Agent-relevant discipline: keep titles semantic (subscription_renewed) rather than noisy (blue_button_clicked). Keep metadata low-cardinality and non-identifying—think user.role, org.plan_tier, cart.is_empty—not raw IDs or free text. That is how the platform can return per-value coverage without privacy explosions. Dot-scoped keys like user.has_fop help agents map analytics slices directly to fixture dimensions.

Product overview: TrueCoverage intro.

2. Playwright reporter: the same events, tagged with test identity

Automated runs are only comparable to production if tests emit the same event titles (or a deliberate, documented mapping) and the platform can tell automation apart from anonymous traffic. TestChimp’s Playwright integration—@testchimp/playwright—tags RUM events with test identity during runs so coverage comparisons can answer: “Did this suite actually exercise checkout_attempted in the last seven days of CI?”

That is what makes “coverage” mean behavioral coverage of real journeys, not merely “we ran N tests.”

3. Execution scopes: compare apples to apples, on purpose

Agents should treat scopes as first-class inputs (see TrueCoverage workflow docs in your agent instructions). In practice:

  • A base scope anchored on the environment that best reflects real users (often production) drives funnel-relative metrics: frequency, transitions, terminal behavior, session counts.
  • A comparison scope (often QA or staging) answers what automation (or a specific branch/release) is doing in the same vocabulary.
  • automationEmitsOnly on comparison or child-tree scopes is how you ensure “covered” means test-tagged emits, not a manual tester clicking around on the same environment.

Getting this wrong is how teams accidentally overstate coverage.
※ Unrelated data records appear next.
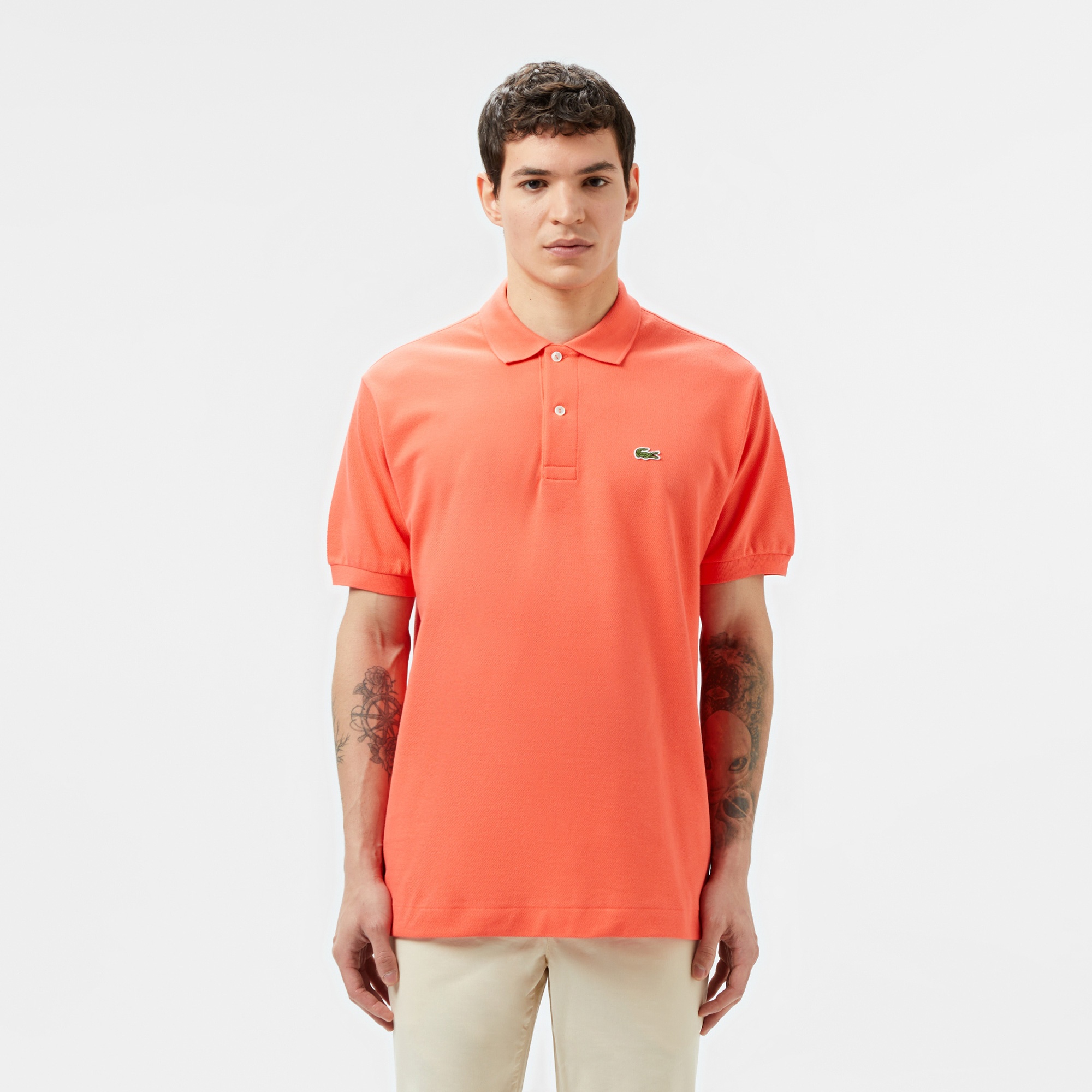 Lacoste L.12.12 Erkek Classic Fit Turuncu Polo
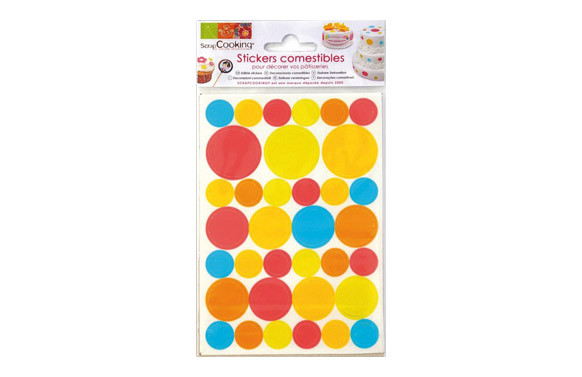 STICKERS COMESTIBLES PUNTOS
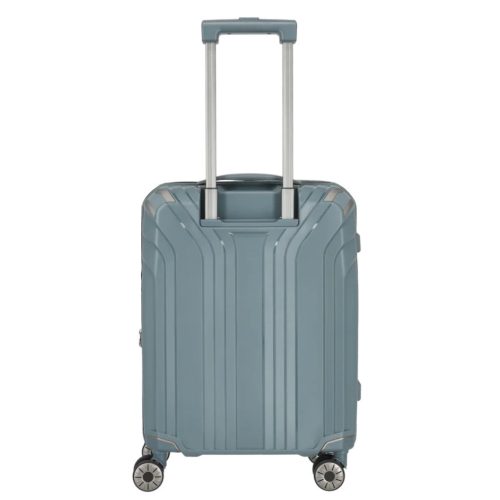 Travelite Elvaa S blaugrau kabin méretű prémium bőrönd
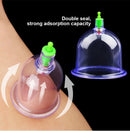 6Pcs Vacuum Cupping Sets with Pumping Gun Suction Cups Back Massage BodyCup Detox Anti Cellulite Therapy Cans Healthy CareJars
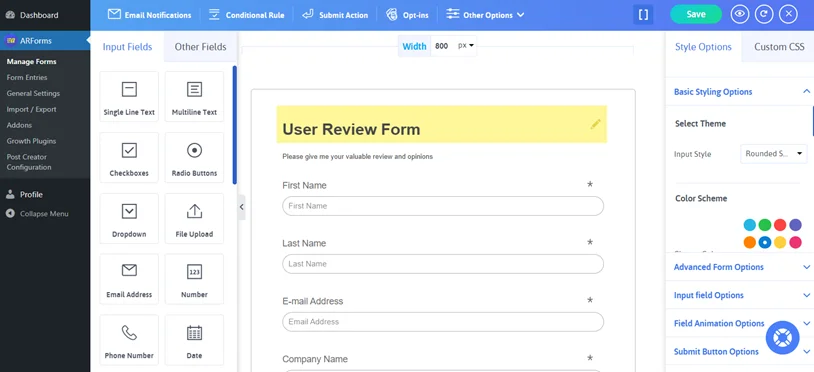 โปรแกรมแก้ไขแบบฟอร์มภาพ Arforms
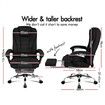 ALFORDSON Office Chair Massage Heated Seat Fabric Black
Getting it right is how agents earn trust from humans who offload QA.

4. Data APIs and MCP tools: digested signal for decisioning

TestChimp exposes TrueCoverage through APIs mirrored in MCP tools (for example list-rum-environments, get-truecoverage-events, get-truecoverage-event-details, get-truecoverage-child-event-tree, transition and time-series endpoints, metadata key discovery). The agent workflow is intentionally summary-first:

  1. List environments → pick stable tags for base vs comparison.
  2. Fetch event summaries → find high-impact titles with weak or absent coverage status vs the comparison scope.
  3. Drill into details → metadata distributions, example sessions, next-event trees.
  4. Translate gaps → SmartTests, fixtures, seed endpoints, or new emits if the product changed but telemetry did not.
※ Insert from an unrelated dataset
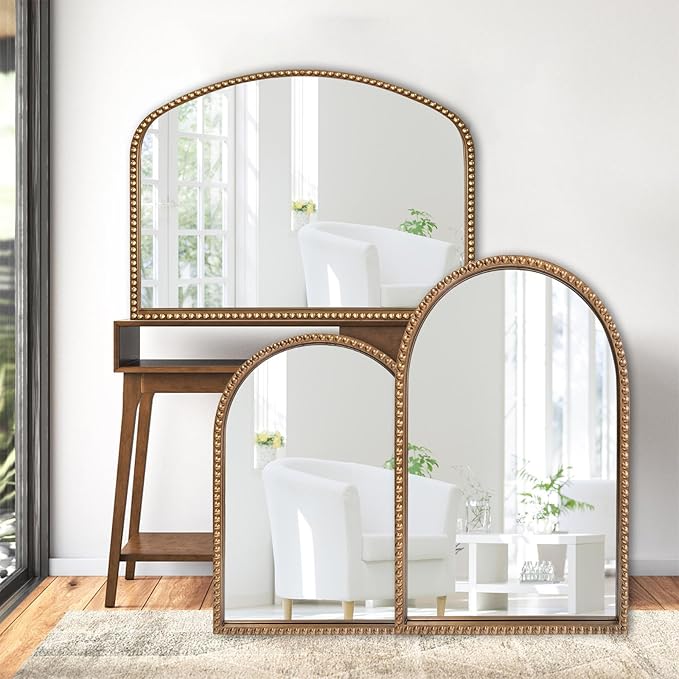 Traditional Arch Mirror for Bathroom, Decorative Accent Vertical Vanity - Image 5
Because payloads are aggregated—frequencies, histograms, coverage badges—agents can make informed plans without pulling raw session oceans into the context window.
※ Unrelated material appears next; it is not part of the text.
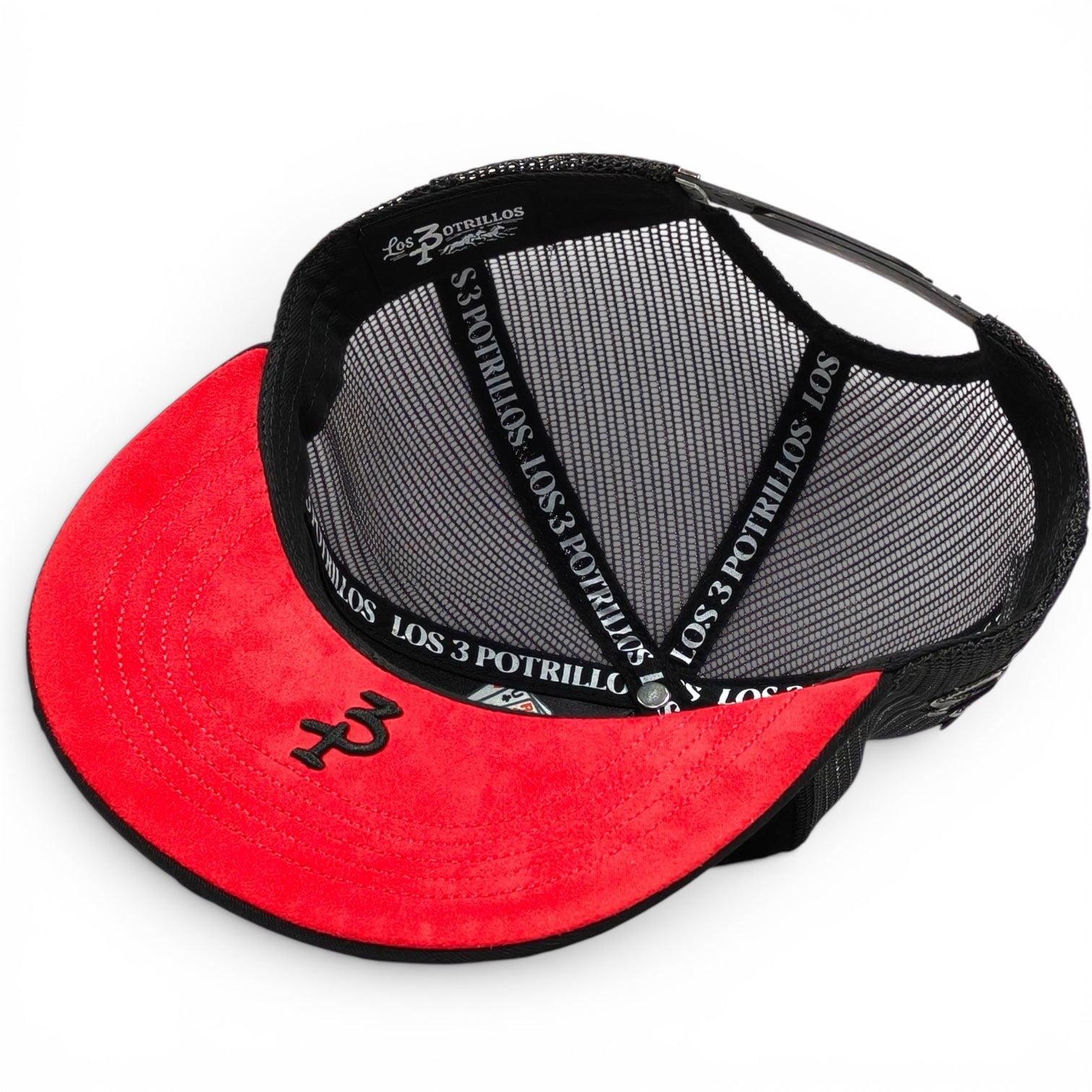 “3 Potrillos” Black Snapback (Los 3 Potrillos Western Wear)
5. Closing the loop: from insight to repo changes to measurable improvement

The full agentic story looks like this in practice:

  1. Instrument with rum-js using repo conventions (shared helper, env-based keys, documented events).
  2. Run Playwright suites with the reporter so emits carry test identity.
  3. Query TrueCoverage summaries after meaningful windows (release, marketing push, seasonal spike).
  4. Decide using 4Ds + transitions + metadata slices what to add or fix.
  5. Implement tests and fixtures; optionally evolve instrumentation when new risk-bearing branches appear in the UI.
  6. Re-query to confirm the comparison scope now hits the slices that production demanded.

That is autonomous QA with a compass: still bounded by human policy (privacy, release priorities, acceptable sampling), but no longer guessing whether the suite matches reality.


Who this is for

  • Agents: treat TrueCoverage as your grounding layer—the bridge from “what humans wrote in tickets” to “what the world actually does.” Use it to prioritize fixtures, journeys, and instrumentation before you spend budget on breadth nobody needs.
  • Humans offloading QA: ask for scopes, metadata discipline, and before/after dashboards—simple checks that the agent is optimizing production-aligned risk, not arbitrary line counts.

Accountable product and compliance choices still sit with people; TrueCoverage cheapens the cost of being well-informed—for agents reasoning over code and humans steering risk—which, in the agentic era, is the difference between automation that merely runs and automation that continuously earns the right to ship.